The Downfall of UCLA Basketball?

By Marian Hinton

It wasn’t too long ago that the UCLA Bruins were coming off their third straight Final Four appearance under head-coach, Ben Howland. Now, just 4 seasons later, the once-proud basketball program, who is in danger of missing the NCAA Tournament for the second time in three seasons, is trying to figure out what went wrong.

A Sports Illustrated article entitled, “Not the UCLA Way,” hit the internet early today, offering a behind-the-scenes look at what caused the former powerhouse’s fall to mediocrity. The article, which spoke with more than 12 Bruin players and staff members from the last four seasons, claims that the Bruin’s recent demise can be explained, quite simlpy, by Howland’s loss of control.

The article claims that Howland, in his 8th season at UCLA, has recruited “talented but immature” players who have “undermined team discipline and moral.”

According to the article, despite Howland’s hands-off approach, the Bruin’s Final Four teams were a close-knit group of players who were self-disciplined, hard-working, and understood what it took to succeed, much like the UCLA teams under legendary coach, John Wooden.

The following year, though they had lost most of their superstars to the NBA or graduation, the future continued to look bright for UCLA with top recruiting classes in the nation coming in.

But things didn’t go as planned, and over the next few seasons, the work ethic that made past UCLA teams so successful began to fade.

And according to the sources, Howland did nothing to stop it.

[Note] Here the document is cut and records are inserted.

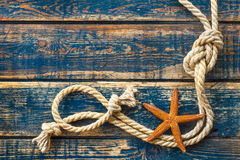 Wooden background with starfish and marine rope Stock Images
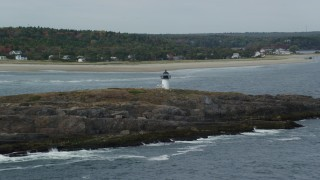 AX147_395 - 6k stock footage aerial video approaching Pond Island Light, Pond Island, autumn, Phippsburg, Maine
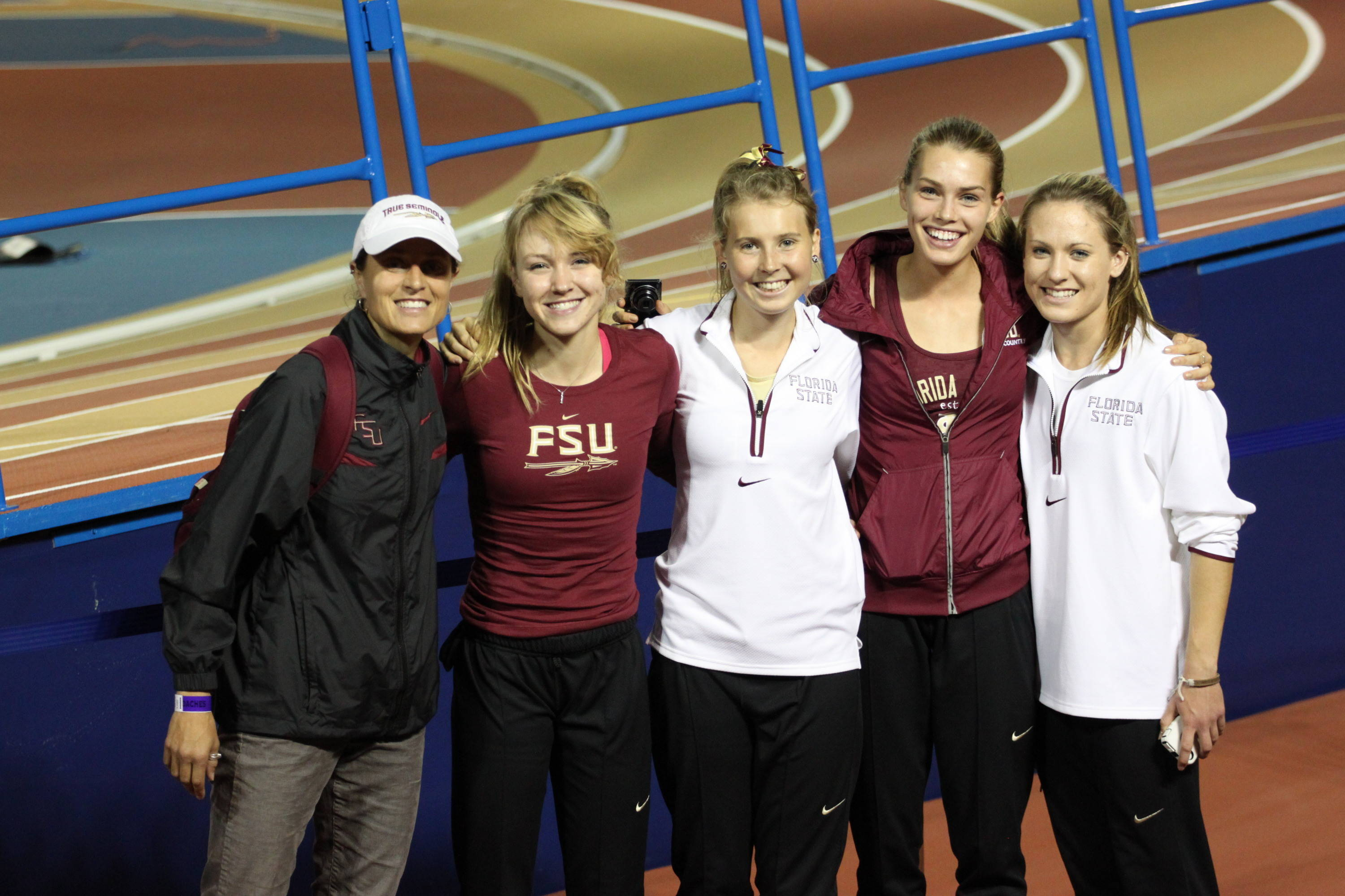 FSU women's distance coach Karen Harvey with freshmen Aubree Worden, Linden Hall, Colleen Quigley and Chelsi Woodruff after their strong showing in the mile run.
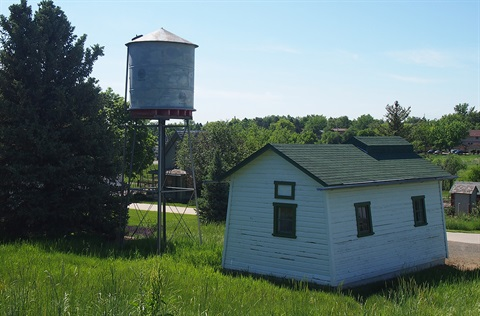 A back view of the pump house and water tower historic structure.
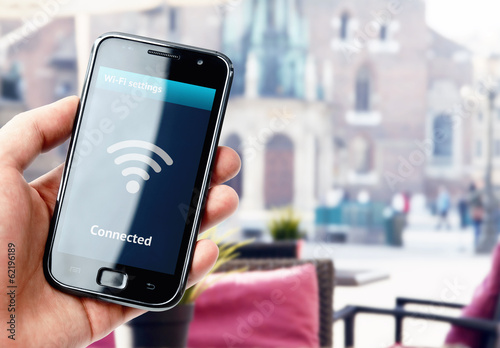 canvas print picture Hand holding smartphone with wi-fi connection in cafe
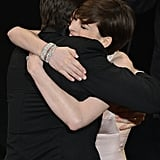 Anne Hathaway hugged Hugh Jackman at the Oscars 2013.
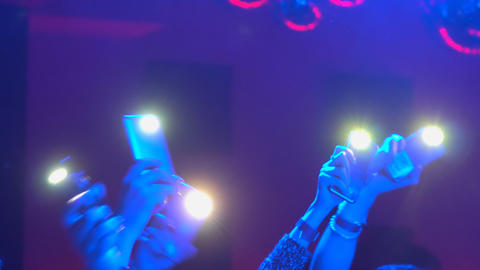 People are waving lights and mobile phones during the concert Footage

The former players told Sports Illustrated of various incidents that would occur over the next few seasons, including fighting amongst teammates (both on and off the court), some players not taking the practices seriously, a few players drinking and smoking marijuana (often before practices), and, on one occasion, some players using Ecstasy at an off-campus rave.

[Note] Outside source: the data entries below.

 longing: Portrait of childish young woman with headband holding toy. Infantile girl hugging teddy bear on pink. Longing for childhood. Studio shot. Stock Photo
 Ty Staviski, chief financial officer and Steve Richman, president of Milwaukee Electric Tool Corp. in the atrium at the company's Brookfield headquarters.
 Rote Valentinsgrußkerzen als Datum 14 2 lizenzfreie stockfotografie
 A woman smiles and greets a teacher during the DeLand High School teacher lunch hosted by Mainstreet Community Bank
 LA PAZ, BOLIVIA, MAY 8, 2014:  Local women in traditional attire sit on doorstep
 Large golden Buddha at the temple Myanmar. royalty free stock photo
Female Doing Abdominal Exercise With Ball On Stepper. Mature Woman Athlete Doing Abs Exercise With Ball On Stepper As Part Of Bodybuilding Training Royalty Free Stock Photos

While fights in practice may be common, it was the number and intensity of the fights which is most concerning, and according to the article, there were no consequences for behavior that was detrimental to the team.

Two of the players who seemed to cause the most trouble were Drew Gordon and Nelson Reeves. Both were prone to violent outburst when pushed in practice, and the article tells of several of these incidents. Some of the players recall a situation in which Reeves intentionally re-injured the recently surgically impaired shoulder of a teammate, causing him to miss the next several weeks as it healed. Reeves was described as a bully who tried to intimidate others on the team. All of these actions, the article declares, went unpunished.

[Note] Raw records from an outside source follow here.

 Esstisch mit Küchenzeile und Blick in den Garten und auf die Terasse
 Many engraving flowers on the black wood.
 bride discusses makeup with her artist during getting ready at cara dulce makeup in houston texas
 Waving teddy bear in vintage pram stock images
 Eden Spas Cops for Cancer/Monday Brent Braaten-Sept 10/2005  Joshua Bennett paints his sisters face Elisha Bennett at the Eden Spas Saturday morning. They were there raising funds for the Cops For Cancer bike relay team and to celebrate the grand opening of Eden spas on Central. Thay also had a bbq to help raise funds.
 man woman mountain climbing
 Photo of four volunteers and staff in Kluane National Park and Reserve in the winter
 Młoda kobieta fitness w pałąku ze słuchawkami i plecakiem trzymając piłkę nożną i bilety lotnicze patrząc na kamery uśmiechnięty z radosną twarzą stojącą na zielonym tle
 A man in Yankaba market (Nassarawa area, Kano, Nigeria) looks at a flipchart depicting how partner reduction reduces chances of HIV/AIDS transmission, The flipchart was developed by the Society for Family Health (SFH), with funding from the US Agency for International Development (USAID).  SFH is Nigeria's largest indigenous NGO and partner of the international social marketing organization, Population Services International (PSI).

After reading the Sports Illustrated story, however, one must ask how much blame should be placed on Howland, and how much should be placed on the players who caused the problems themselves? While I certainly see how much, if not most, of the blame lies with the coach, the article doesn’t place enough blame on the players in question, primarily Reeves himself.

After ongoing issues with Howland, and by mutual agreement, Gordon transfered to the University of New Mexico. And though it was much too late, Nelson was dismissed from the team this past December, after several suspensions.

Clearly, both Howland and the players are to blame: the players for causing the problems and Howland for not stopping it sooner.

While Howland did eventually take action against the two players, his biggest problem was waiting too late to take action. Perhaps if he had been more harsh in the beginning, none of this would have happened.

That said, hind-sight is 20/20. The question now is, what will Howland do to get UCLA back to the place where they belong–in the upper echelon of college basketball? An even bigger question–will he even get the chance?